This shift is technically coherent. Both PII recall and refusal behavior can be described as contrastive concepts: there are prompts that activate the target behavior and prompts that should preserve normal helpfulness. Prior work shows that refusal behavior can be localized to low-dimensional activation directions \citep{arditi2024refusal}, and abliteration-style methods exploit this observation by projecting these directions out of model weights \citep{labonne2024abliteration,lai2025biprojected}. The risk is that the target direction is not geometrically isolated. A naive projection may reduce refusals but also damage benign task behavior, producing an alignment or utility tax.
ICONOCLAST addresses this risk by adding benign-subspace preservation. It computes candidate refusal directions from harmful and harmless prompts, estimates a low-rank subspace from harmless residual activations, and removes from each candidate direction the component aligned with this benign subspace. The final edit is encoded as a LoRA update \citep{hu2022lora} so trials can be evaluated efficiently and later merged into model weights.
The contribution of this report is a code-grounded account of the implemented system. We describe the architecture, algorithms, cluster pipeline, and empirical results found in the repository. We also make explicit where the implementation diverges from the proposal: the final artifact is best understood as a general representation-editing benchmark for refusal removal rather than a completed PII-unlearning benchmark.
\section{Related Work}
\paragraph{Privacy, memorization, and unlearning.}
Training-data extraction and membership inference show that language models can leak memorized text and reveal whether examples were present in training data \citep{shokri2017membership,carlini2021extracting,lukas2023pii}. Contextual integrity further complicates privacy because sensitive disclosures are often defined by social context rather than simple surface forms \citep{brown2022privacy,mireshghallah2023secret}. Differential privacy gives formal training-time guarantees \citep{abadi2016dp}, but can reduce utility and disproportionately harm underrepresented groups \citep{bagdasaryan2019disparate}. Machine unlearning methods attempt post-training deletion through sharding, influence estimates, or selective impair-and-repair strategies \citep{bourtoule2021machine,gupta2021adaptive,koh2017influence,golatkar2020eternal,tarun2023unsir}. These methods often require retraining, gradients, or retained data access.

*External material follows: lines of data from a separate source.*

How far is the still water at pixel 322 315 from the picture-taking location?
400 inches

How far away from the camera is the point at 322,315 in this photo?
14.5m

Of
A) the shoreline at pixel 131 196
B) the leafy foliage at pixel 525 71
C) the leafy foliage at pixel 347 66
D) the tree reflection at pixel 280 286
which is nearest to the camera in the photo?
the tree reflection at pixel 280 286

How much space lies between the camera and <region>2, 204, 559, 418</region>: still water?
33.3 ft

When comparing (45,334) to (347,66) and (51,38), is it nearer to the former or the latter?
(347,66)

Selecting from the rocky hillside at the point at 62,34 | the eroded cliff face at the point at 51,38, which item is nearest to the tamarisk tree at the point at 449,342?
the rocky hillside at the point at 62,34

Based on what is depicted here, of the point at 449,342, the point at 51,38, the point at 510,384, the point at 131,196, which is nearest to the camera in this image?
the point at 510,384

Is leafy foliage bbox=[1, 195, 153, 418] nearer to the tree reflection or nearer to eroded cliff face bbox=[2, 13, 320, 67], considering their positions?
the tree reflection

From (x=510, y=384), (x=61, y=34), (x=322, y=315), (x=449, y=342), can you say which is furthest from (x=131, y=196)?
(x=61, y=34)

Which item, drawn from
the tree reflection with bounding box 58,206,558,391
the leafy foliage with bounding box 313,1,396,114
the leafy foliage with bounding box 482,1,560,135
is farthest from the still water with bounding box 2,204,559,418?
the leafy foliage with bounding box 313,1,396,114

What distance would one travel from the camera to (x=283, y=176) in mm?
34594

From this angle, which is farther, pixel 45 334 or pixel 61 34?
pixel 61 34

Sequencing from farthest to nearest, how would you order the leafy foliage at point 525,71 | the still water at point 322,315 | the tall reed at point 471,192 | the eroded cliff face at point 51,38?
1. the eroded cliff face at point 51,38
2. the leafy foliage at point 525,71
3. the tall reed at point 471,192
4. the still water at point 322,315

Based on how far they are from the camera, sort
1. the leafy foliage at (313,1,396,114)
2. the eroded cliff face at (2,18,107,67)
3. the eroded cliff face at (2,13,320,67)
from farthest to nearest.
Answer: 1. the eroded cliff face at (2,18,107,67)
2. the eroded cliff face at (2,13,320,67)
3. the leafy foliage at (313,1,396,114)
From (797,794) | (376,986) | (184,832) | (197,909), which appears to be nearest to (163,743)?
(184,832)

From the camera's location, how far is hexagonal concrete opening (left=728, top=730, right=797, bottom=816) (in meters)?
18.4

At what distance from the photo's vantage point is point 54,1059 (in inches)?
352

\paragraph{Representation editing and abliteration.}
Mechanistic representation editing provides a lighter-weight alternative. Refusal behavior has been shown to be mediated by a small number of residual-stream directions \citep{arditi2024refusal}. Public abliteration recipes then use these directions to suppress refusal behavior without ordinary fine-tuning \citep{labonne2024abliteration,lai2025biprojected}. Similar concept-removal ideas also appear in unlearning-based model ablation for backdoor analysis \citep{zhao2024uma}. Safety and utility tradeoffs under abliteration remain active concerns \citep{agnihotri2025abliteration}.
\paragraph{Optimization and infrastructure.}
The codebase builds on the Hugging Face ecosystem for model loading, datasets, and PEFT adapters \citep{wolf2020transformers,lhoest2021datasets,peft2024}. It uses PyTorch for tensor computation \citep{paszke2019pytorch}, optional bitsandbytes quantization for large models \citep{dettmers2022bitsandbytes}, and Optuna for multi-objective hyperparameter search \citep{akiba2019optuna}. The benchmark data are drawn primarily from harmless Alpaca prompts, harmful behavior prompts, and JailbreakBench \citep{labonneHarmlessAlpaca,labonneHarmfulBehaviors,chao2024jailbreakbench}; one stress-test configuration also references WildJailbreak \citep{jain2023wildjailbreak}.
\section{Methodology}
\subsection{System Architecture}
The repository implements a Python package, \texttt{iconoclast}, with a CLI entry point. Configuration is centralized in a Pydantic settings model, which accepts CLI arguments, environment variables, dotenv values, and TOML files. The model wrapper loads a Hugging Face causal or chat model, tries configured dtypes, optionally loads in 4-bit precision, installs PEFT LoRA adapters over target linear modules, and exposes generation, hidden-state extraction, and log-probability methods.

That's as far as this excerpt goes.